--- What this task involves ---
Please rewrite the material from the line with "What does the" up to and including the line with "10356 millimetres", changing "distance" to "gap" and leaving everything else unchanged. Return only those lines.

--- Input rows ---
------

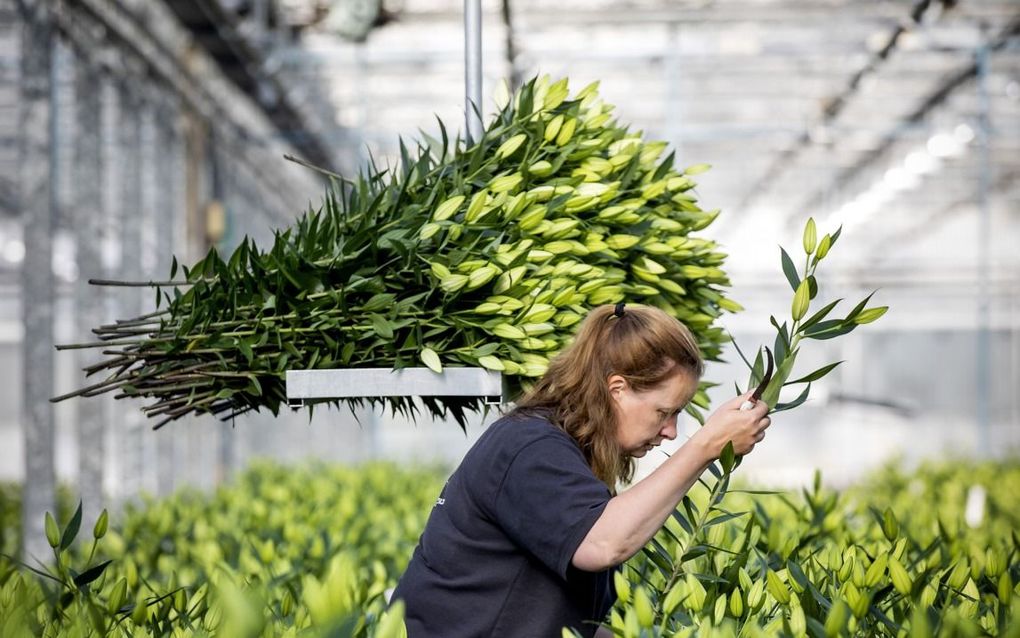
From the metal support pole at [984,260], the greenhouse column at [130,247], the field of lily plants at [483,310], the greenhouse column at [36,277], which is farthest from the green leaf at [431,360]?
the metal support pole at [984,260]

------

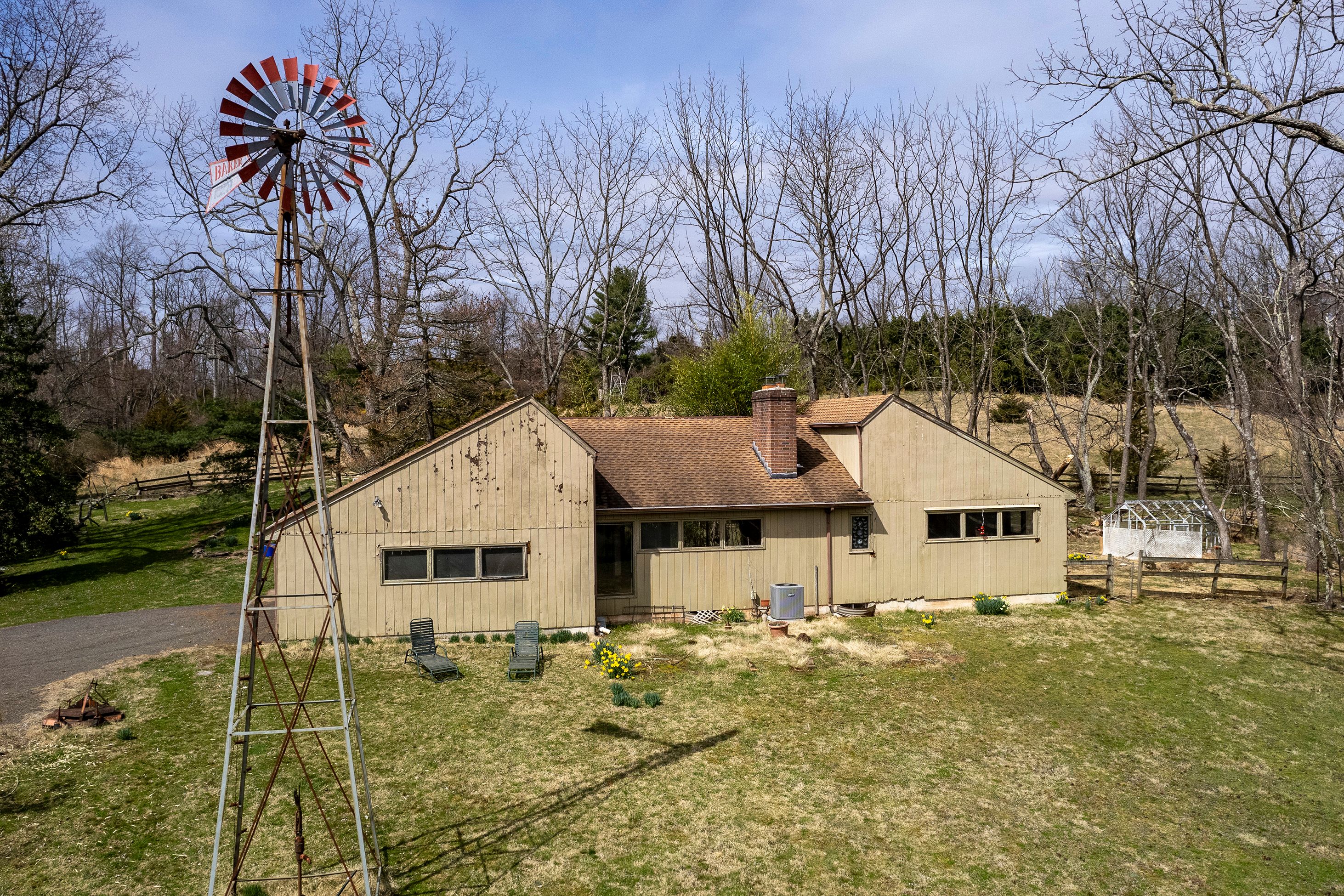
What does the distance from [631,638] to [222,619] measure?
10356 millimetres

------

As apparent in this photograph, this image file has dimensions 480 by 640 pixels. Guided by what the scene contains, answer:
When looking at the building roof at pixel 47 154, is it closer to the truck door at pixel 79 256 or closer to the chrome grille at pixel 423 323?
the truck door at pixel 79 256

------

--- Right answer ---
What does the gap from [631,638] to [222,619] measure?
10356 millimetres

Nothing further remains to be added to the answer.